Mas a característica mais inquietante é a de ser invasora, pelo que "a única solução possível é livrarem-se dela". É comparável à graminheira, uma verdadeira praga para os semeadores, o terror dos agricultores. Estende as raízes por todo o lado, secando as sementeiras, reproduzindo-se sem cessar. Mesmo que arrancada, desde que fique uma pequena raiz, propaga-se infinitamente. O agricultor deve arrancá-la e deixar-lhe a raiz ao sol até que seque: é a única maneira de se ver livre dela.
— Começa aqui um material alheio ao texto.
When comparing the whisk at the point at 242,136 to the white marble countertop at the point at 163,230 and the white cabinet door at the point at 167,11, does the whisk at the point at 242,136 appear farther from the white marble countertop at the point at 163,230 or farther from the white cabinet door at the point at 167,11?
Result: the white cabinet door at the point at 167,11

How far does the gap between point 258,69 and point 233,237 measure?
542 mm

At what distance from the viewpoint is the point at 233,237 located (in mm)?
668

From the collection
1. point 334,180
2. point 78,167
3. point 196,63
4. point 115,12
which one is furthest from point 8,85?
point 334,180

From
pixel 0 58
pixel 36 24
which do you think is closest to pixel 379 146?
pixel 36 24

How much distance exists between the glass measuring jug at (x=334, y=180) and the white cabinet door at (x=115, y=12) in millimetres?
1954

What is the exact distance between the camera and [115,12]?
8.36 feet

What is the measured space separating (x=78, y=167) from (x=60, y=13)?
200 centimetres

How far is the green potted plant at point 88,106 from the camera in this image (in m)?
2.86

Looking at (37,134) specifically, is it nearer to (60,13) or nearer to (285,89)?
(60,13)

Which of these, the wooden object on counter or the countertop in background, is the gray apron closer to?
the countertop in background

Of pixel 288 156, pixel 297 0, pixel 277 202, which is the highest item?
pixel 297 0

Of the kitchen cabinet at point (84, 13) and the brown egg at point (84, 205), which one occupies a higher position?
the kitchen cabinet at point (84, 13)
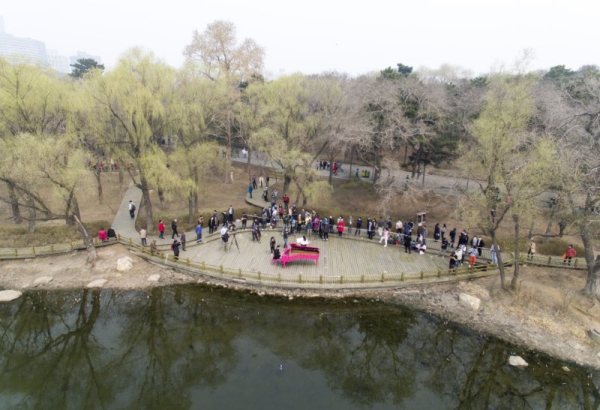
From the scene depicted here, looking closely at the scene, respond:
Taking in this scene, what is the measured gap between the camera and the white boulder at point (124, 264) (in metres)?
21.9

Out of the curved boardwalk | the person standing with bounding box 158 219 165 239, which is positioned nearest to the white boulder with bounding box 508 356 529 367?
the curved boardwalk

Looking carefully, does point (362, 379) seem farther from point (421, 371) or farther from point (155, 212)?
point (155, 212)

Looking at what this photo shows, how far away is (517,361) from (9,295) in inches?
982

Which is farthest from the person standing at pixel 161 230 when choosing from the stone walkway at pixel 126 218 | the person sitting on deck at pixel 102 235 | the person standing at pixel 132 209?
the person standing at pixel 132 209

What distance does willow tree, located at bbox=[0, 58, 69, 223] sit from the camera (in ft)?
76.7

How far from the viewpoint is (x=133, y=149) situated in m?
24.8

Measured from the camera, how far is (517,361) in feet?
51.1

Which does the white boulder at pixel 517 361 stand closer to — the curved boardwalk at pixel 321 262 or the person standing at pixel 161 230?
the curved boardwalk at pixel 321 262

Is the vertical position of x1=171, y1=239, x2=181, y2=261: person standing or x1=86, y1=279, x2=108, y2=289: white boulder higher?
x1=171, y1=239, x2=181, y2=261: person standing

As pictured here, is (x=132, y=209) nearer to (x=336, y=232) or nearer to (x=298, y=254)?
(x=298, y=254)

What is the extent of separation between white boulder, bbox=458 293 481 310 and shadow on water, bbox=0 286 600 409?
1957 millimetres

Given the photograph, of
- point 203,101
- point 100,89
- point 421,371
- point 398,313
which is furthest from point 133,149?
point 421,371

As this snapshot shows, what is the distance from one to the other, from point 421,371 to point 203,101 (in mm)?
22849

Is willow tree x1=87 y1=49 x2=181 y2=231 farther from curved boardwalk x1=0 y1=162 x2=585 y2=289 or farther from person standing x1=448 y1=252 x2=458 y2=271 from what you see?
person standing x1=448 y1=252 x2=458 y2=271
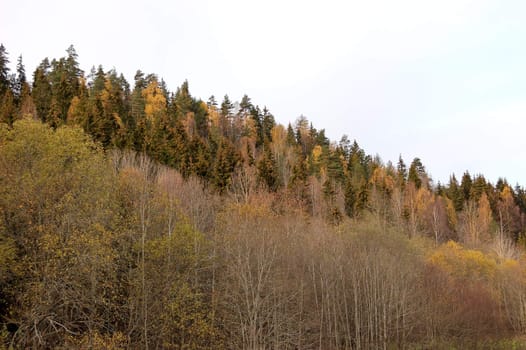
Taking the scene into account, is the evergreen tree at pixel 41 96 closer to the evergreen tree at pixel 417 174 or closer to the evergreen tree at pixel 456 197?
the evergreen tree at pixel 417 174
Assim é o Reino. Cresce a partir de baixo, por baixo, em rizoma, imperceptivelmente, no oculto e propaga-se sem cessar. Grupos e grupos, comunidades e comunidades continuamente se formam; formam redes que a partir de baixo vão minando o poder opressor, os grandes monstros, como os descreverá a literatura apocalíptica. Assim se estendem as comunidades cristãs na geografia do vasto Império romano. (…)»

Rubén Dri
Professor e Investigador de Ciências Sociais da Universidade de Buenos Aires.